We made Vignettes in breakneck speed at Sun Mountain Studios in Boiceville, NY, basically recording two songs a day over the course of five days. It’s mostly just me on guitar and David Baron playing piano. Simone sings and plays a little bit and we have some special guests like Cindy Mizelle, who sang with Bruce Springsteen and Dave Matthews Band. James Felice, from the Felice Brothers, plays accordion and sings some beautiful harmonies. We have the Webb Sisters, who sang with Tom Petty and Leonard Cohen. I sang ‘Boots of Spanish Leather’ with Diana Demuth, who’s this amazing artist that Simone has been working with.
This album is pulling from a lot of different threads of my past. ‘My City in Ruins,’ ‘Boots of Spanish Leather,’ ‘The Ballad of Lou the Welterweight,’ those are all songs I was covering in bars, way back when. I have a video of me doing ‘The Ballad of Lou the Welterweight’ when I was living in Brooklyn in 2008. That was within days of when I’d written ‘Ho Hey’ and ‘Life In The City’ and ‘Flowers In Your Hair,’ all in this same little apartment. It was a rich time for me creatively and these covers were sort of informing my songwriting, just studying all these different artists.

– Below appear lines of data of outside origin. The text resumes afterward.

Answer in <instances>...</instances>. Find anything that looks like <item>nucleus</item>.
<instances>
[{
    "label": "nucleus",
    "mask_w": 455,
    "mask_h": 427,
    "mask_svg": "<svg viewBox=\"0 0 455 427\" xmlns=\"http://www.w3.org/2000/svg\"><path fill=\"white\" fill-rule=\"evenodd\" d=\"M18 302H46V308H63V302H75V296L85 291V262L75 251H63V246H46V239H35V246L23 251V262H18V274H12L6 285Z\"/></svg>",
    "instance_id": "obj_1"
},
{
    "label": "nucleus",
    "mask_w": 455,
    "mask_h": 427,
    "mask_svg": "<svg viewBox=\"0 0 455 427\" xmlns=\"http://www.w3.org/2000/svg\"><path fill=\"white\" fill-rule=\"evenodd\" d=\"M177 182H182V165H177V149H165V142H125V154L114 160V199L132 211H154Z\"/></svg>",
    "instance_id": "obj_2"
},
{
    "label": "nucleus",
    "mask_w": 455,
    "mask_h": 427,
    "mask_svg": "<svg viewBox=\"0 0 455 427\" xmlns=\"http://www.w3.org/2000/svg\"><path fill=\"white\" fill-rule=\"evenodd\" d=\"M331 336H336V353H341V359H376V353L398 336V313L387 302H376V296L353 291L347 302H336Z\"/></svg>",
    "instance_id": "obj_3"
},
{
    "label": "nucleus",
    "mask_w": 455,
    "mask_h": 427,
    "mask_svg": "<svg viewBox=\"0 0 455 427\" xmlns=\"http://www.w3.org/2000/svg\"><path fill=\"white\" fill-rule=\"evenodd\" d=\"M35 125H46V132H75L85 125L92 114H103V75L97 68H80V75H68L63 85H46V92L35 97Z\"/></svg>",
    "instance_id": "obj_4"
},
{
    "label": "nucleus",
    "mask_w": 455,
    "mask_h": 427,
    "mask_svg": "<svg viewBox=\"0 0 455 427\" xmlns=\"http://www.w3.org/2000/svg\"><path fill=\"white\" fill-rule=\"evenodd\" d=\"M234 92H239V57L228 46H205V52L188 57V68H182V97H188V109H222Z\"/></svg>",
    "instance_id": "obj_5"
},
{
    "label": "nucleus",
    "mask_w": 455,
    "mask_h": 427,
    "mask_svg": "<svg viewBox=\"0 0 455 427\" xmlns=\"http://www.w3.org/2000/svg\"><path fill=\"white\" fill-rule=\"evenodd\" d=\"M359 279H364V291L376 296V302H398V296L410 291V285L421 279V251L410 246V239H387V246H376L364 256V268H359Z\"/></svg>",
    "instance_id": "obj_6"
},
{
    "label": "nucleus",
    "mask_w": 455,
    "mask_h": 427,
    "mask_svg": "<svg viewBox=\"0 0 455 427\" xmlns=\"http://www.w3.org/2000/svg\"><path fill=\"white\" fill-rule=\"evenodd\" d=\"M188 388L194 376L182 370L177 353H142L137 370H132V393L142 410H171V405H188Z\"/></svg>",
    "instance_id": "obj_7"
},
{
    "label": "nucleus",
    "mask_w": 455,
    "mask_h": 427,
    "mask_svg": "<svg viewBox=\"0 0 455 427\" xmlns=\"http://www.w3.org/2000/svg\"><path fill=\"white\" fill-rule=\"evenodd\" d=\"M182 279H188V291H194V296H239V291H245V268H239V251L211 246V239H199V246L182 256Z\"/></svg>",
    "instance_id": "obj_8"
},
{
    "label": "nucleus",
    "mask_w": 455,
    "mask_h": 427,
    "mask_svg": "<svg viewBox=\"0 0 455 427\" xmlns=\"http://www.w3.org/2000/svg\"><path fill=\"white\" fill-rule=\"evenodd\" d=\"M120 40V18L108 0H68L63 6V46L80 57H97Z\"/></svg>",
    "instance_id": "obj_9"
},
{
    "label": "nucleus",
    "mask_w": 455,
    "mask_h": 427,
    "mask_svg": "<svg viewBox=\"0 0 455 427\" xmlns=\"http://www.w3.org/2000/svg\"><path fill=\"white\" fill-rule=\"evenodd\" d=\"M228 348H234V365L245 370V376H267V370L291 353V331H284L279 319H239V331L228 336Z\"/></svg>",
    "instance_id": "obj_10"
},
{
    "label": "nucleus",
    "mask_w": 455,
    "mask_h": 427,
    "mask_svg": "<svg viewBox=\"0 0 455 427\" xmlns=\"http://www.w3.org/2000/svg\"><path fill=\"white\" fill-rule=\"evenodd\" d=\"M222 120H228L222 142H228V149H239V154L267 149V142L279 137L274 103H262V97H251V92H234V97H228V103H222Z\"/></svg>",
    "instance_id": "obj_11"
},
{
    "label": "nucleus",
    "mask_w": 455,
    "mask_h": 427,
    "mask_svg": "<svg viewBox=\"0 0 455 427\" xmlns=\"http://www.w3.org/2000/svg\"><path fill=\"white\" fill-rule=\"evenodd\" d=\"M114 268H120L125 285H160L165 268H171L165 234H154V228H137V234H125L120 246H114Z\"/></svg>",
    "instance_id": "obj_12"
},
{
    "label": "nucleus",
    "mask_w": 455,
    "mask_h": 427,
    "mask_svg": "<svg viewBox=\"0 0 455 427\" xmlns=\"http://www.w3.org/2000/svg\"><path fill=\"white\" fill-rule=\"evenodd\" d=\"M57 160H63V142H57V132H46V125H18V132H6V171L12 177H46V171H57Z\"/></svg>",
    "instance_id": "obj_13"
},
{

A lot of this was finding so much affection and love for songs like ‘Green Eyes’ and ‘Mrs. Potter’s Lullaby,’ that maybe weren’t smash household name songs - but they could have been. And should have been.
‘Downtown Train’ and ‘Bell Bottom Blues,’ those are songs I was less familiar with. There’s a looseness to them, a more carefree approach, a danger. For example, when we went to record ‘Downtown Train,” we didn’t know what key it was going to be in, if we were going to build it around guitar or piano, anything. So we spent a lot of time fooling around and finally just started seeing it. You can feel that in the track. For me, it gives the song a lot of life. It gives it a much different feel than something well rehearsed.
I was introduced to a lot of music through other artists, listening to their covers and then going backward. So part of this record is the joy of exposing something that you know is beautiful, while trying to make it your own so that they both can stand on their own two feet. It’s almost like you’re showing people your personal playlist, your inspiration.
You try to make your own medicine sometimes. I think music is medicine. For me, the intention in making Vignettes was so simple – what would I listen to right now, in these times? And this music is what I felt like I needed.